The Cause: You are using an older configuration format. The Fix: In your docker-compose.yml, ensure the environment variable is named PASSWORD_HASH, not just PASSWORD.
Error 2: “Variable is not set. Defaulting to a blank string.”
The Cause: Docker thinks the $ signs in your password hash are trying to reference variables. The Fix: You didn’t escape the dollar signs. Edit your docker-compose.yml. Everywhere your hash has a $, change it to $$.
- Wrong:
$2b$12$... - Right:
$$2b$$12$$...
After fixing any errors in the YAML file, always apply the changes by running:
docker compose up -d --force-recreate
🔒 Bonus: How to Make Your Dashboard 100% Invisible
By default, Docker exposes your login page to the whole internet. Even with a strong password, this isn’t ideal.
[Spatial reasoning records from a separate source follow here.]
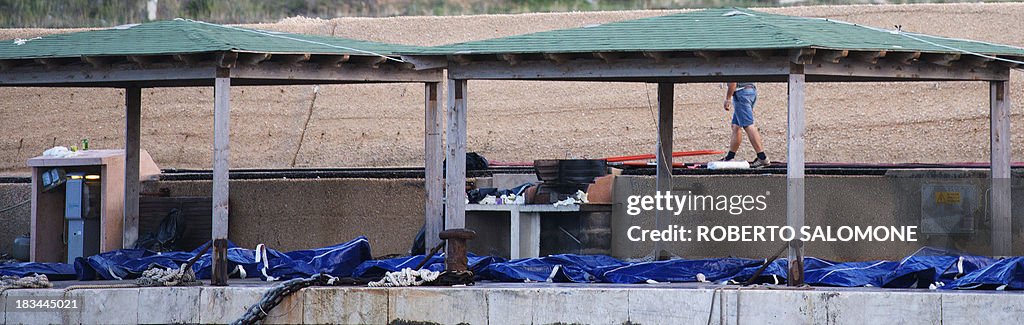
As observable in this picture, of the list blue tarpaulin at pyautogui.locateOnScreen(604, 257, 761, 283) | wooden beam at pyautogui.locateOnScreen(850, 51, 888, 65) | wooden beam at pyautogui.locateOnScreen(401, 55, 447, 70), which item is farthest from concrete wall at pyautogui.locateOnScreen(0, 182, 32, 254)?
wooden beam at pyautogui.locateOnScreen(850, 51, 888, 65)

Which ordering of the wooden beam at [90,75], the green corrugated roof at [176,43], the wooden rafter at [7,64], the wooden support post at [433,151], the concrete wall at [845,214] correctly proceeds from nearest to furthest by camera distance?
the green corrugated roof at [176,43]
the wooden beam at [90,75]
the wooden rafter at [7,64]
the wooden support post at [433,151]
the concrete wall at [845,214]

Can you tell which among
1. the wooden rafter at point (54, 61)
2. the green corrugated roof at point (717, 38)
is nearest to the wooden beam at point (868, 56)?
the green corrugated roof at point (717, 38)

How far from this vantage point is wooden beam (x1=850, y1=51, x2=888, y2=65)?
47.8ft

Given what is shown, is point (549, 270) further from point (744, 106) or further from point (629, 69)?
point (744, 106)

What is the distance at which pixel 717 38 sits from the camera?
14.8 meters

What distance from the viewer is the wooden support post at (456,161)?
15500 millimetres

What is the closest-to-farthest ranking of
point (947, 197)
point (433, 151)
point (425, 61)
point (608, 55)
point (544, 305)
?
point (544, 305) < point (608, 55) < point (425, 61) < point (433, 151) < point (947, 197)

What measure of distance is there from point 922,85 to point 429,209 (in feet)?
54.1

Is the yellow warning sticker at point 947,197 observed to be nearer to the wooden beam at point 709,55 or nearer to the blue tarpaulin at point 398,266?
the wooden beam at point 709,55

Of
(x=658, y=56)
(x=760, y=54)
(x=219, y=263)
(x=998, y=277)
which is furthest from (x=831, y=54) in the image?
(x=219, y=263)

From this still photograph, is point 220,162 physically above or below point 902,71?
below

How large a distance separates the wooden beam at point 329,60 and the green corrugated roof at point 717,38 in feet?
2.66

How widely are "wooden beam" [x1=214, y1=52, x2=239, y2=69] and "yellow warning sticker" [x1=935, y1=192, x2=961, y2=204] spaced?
8.05 metres

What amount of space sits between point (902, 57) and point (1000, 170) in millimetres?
2049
Since you have a VPN, you can do something clever: Hide the dashboard so it only exists inside the VPN tunnel.
Step 1: Edit your config Open your docker-compose.yml file again.
Step 2: Remove the public port Find the ports section. You need to comment out or remove the line that exposes port 51821.
YAML
ports:
- "51820:51820/udp" # Keep the VPN port open!
# - "51821:51821/tcp" # <--- Add a # to disable public access
Step 3: Update the container Apply the change:
Bash
docker compose up -d --force-recreate
Step 4: Access it securely Now, you cannot access the dashboard via your Public IP anymore. Instead:
- Connect to your WireGuard VPN on your device.
- Open your browser and go to:
http://10.8.0.1:51821(Note:10.8.0.1is the default internal IP for the VPN container).
Now you have military-grade security: A dashboard that is completely invisible to the outside world!